Supporting Social-Emotional Needs of Twice-Exceptional (2e) Students
Understanding social-emotional needs is essential to the student’s well-being
It is important for parents and school staff to develop 2e students’ strengths while supporting areas of need.
Coping with stress of unaddressed needs can hurt a student’s social-emotional well-being. Stress may result in challenging behaviors such as anxiety, and/or underperformance in school.
Here are ways to support 2e students’ social-emotional needs:
Focus on Strengths
Twice-exceptional students have unique talents, interests, and areas of expertise. Recognizing and using these strengths will help with academic success and support development of weaker skills.
- Get to know and nurture the students’ areas of strength.
- Provide classroom activities, assignments, and opportunities to collaborate that align to the student’s needs or interests.
- Connect students with mentors, internships, and/or volunteer opportunities in areas of interest.
- Invite guest speakers to share about careers related to the content or area of study.
Establish Rapport and Build Trust
Students who feel understood, respected, and appreciated for their strengths as well as their challenges will be better able and willing to learn.
- Make the classroom a respectful and safe learning space that promotes inclusion.
- Develop a class culture that is responsive to student feedback. Ask all students to share concerns so 2e students can see they are not the only ones who may be challenged in the school setting.
- Remain calm and supportive. Having a trusted adult helps a student to feel valued and more willing to accept help working through problems.
- Promote self-advocacy and provide opportunities to practice through role playing and modeling.
Teach and Model Flexible Thinking
Some 2e students may be particularly inflexible in their thinking.
- Try not to attach precise times to activities unless necessary. Use time ranges instead.
- Talk with the student about the fact that changes can always come up despite plans and schedules, e.g., teacher absence, cancellation of planned after school activity, fire alarms.
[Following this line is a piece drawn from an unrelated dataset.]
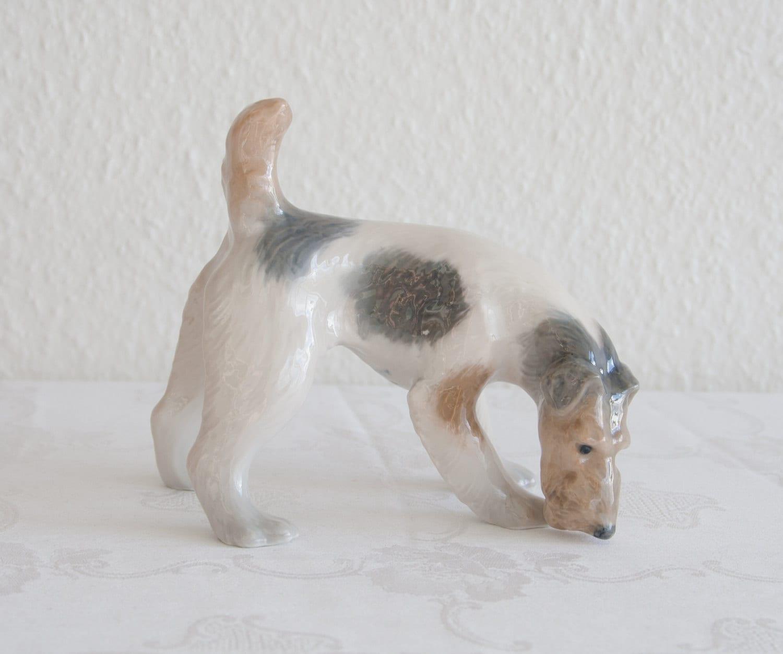 Royal Copenhagen Wire Haired Fox Terrier 3020 Porzellan | Etsy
- Anticipate times when a student might become inflexible and, before the situation arises, collaborate with the student to develop a proactive plan, e.g., non-verbal signals between adult and student, list of acceptable alternatives, practice appropriate language to express feelings
- Model flexible thinking such as saying, for example, “plan A is not working, let’s make another plan.”
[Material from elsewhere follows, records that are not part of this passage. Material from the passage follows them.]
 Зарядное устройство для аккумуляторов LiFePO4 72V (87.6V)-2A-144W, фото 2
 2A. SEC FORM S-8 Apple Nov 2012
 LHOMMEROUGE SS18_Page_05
Some 2e students have a level of anxiety that interferes with their school success. The sources of anxiety are highly individual to each student and may show up as the following:
- disruptive or defiant behavior, or
Such behaviors may be a result of a disability, identified or unidentified. Unaddressed anxiety may result in physical complaints, poor attendance, or school refusal.
- Plan for predictable stressors, such as exams or transitions between schools.
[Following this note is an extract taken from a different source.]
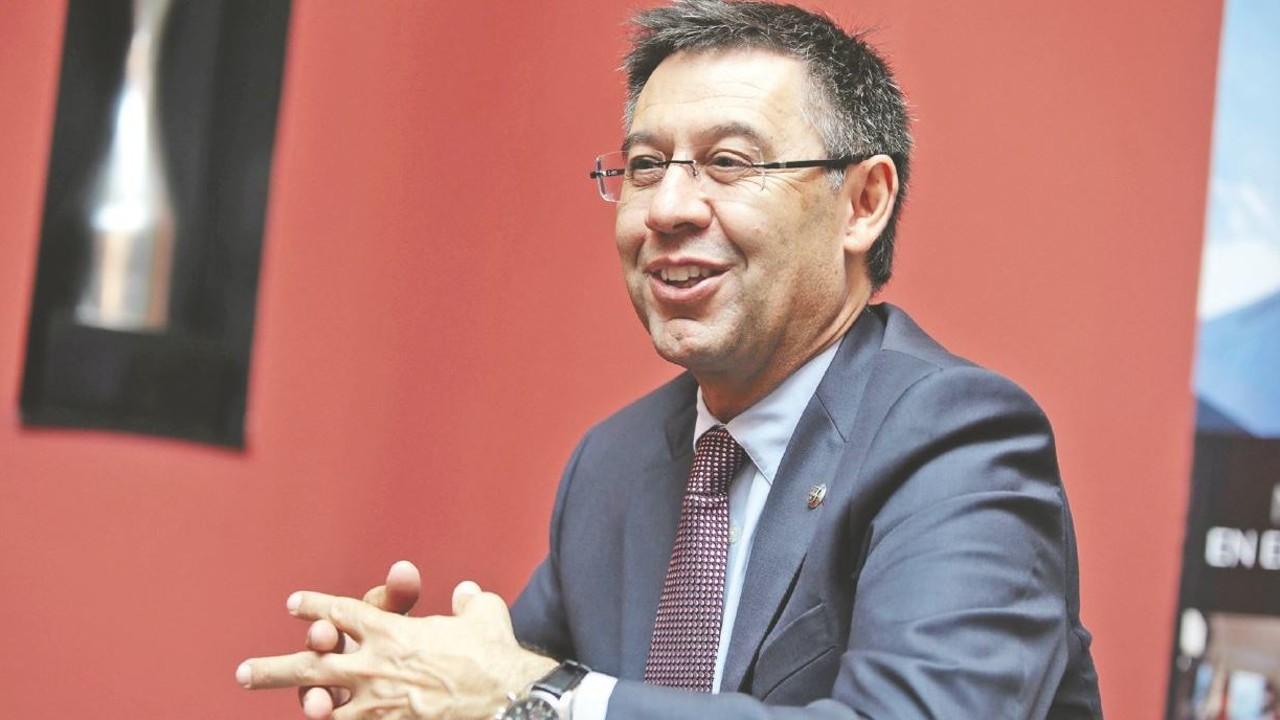 Josep Maria Bartomeu, atenent mitjans panamenys / LA PRENSA DE PANAMÁ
- Allow the student to walk through a school, meet teachers and case managers, ask questions, and discuss concerns in advance of beginning a new school.
- Listen to and validate the student’s concerns.
- Teach self-awareness and coping skills (e.g., deep or slow breathing, counting, or other relaxation strategies).
Foster a Growth Mindset
A growth mindset is the belief that intelligence is not fixed or something one is born with, rather something that can be developed (Dweck, 2018). Students who are fearful of making mistakes may be at risk for stress, anxiety, and underachievement.
- Create a learning environment that encourages risk-taking, creativity, and innovation, for example, find role models in history or in media to help students see that success comes in many forms and follows many paths.
- Allow students to take calculated risks and reframe “failures” as “setbacks” that are part of the learning process for everyone.
- Reinforce the idea that success comes from hard work and gradual improvement rather than innate intelligence or talent.
- Share stories of times you took healthy risks or when something was difficult and how you persisted.
Baum, S. M., Schader, R. M., & Owen, S. V. (2017). To be gifted & learning disabled: Strength-based strategies for helping twice-exceptional students with LD, ADHD, ASD, and more. Texas: Prufrock.
Baska, A., & VanTassel-Baska, J. (2018). Interventions that work with special populations in gifted education. Waco TX: Prufrock Press.
Dawson, P., & Guare, R. (2018). Executive skills in children and adolescents: A practical guide to assessment and intervention. New York: Guilford Press.
Kaufman, S. B. (2018). Twice exceptional: Supporting and educating bright and creative students with learning difficulties. New York, NY: Oxford University Press.